Les COV dans le collimateur
 
Ces composés organiques volatils (COV) ont la capacité de s’évaporer à la température ambiante et de se répandre dans l’air, provoquant des effets néfastes sur la santé : irritations de la peau, des muqueuses ou du tractus respiratoire, nausées, céphalées... Certains COV sont même classés, selon l’Anses, « cancérogènes, mutagènes ou toxiques pour la reproduction ».
 
Or, selon une étude menée sur près de six cents habitations représentatives du parc de résidences français par l’Observatoire de la qualité de l’air intérieur (OQAI), on trouve des COV dans 100 % des logements. 10% d’entre eux sont même qualifiés de « multi-pollués » car ils présentent trois à huit des COV mesurés à de fortes concentrations, 15% sont « pollués » (un à deux composés présents à de fortes concentrations), et 30% « légèrement pollués » (quatre à sept composés présents à des concentrations supérieures aux médianes de l’ensemble des logements).
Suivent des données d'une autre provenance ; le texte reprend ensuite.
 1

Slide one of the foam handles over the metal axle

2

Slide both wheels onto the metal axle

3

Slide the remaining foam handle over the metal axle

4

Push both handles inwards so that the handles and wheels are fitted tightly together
Seuls 45% des logements sont considérés comme « peu pollués ».
 
Principaux composés identifiés : le formaldéhyde, l’hexaldéhyde, le toluène et l’acétaldéhyde, qui sont mesurés à des concentrations nettement supérieures à l’intérieur des habitations (notamment en bois) qu’à l’extérieur. Selon l’Anses, ces sources de pollution intérieure sont constituées par les occupants et leurs activités (fumée de tabac, combustion de bois ou de charbon, cuisine, bricolage, utilisation de produits d’entretien ou de désodorisants) d’une part, et par les produits de construction, de décoration, d’ameublement et de bureautique d’autre part.
 
C’est pourquoi, depuis le 1er janvier 2012, la réglementation française impose une étiquette pour classer les matériaux de construction et de décoration en fonction du taux de composés organiques volatils qu’ils émettent – de A+ (très faibles émissions) à C (fortes émissions).
 
Selon l’Anses, les émissions de COV peuvent aller d’une pollution ponctuelle lors de l’utilisation d’un produit ou d’une activité particulière à une pollution à long terme lorsque les COV sont émis sur plusieurs années par certains matériaux de construction. Les effets potentiels sur la santé humaine des COV peuvent par conséquent être « aigus » s’ils sont liés à une exposition sur une courte période ou « chroniques » s’ils sont liés à une exposition continue sur une longue durée. Par ailleurs, si les effets de certains COV étudiés individuellement sont bien étudiés, leurs effets combinés dans le cas d’une exposition simultanée restent souvent méconnus.
 
Favorisant l’émergence de symptômes tels que maux de tête, fatigue, irritation des yeux, du nez, de la gorge et de la peau, vertiges, ainsi que des manifestations allergiques et de l’asthme, les expositions de longue durée à certains polluants peuvent même entraîner des pathologies respiratoires, neurologiques ou cardio-vasculaires graves, voire le développement de cancers. Les enjeux sanitaires et économiques liés à la qualité de l’air intérieur sont donc majeurs. Au-delà de l’impact sur la santé humaine, l’Anses a ainsi estimé à 19 milliards d’euros par an le coût de la mauvaise qualité de l’air intérieur. Les maisons en bois ne sont donc pas si bonnes pour l’environnement et la santé que l’on veut bien le dire.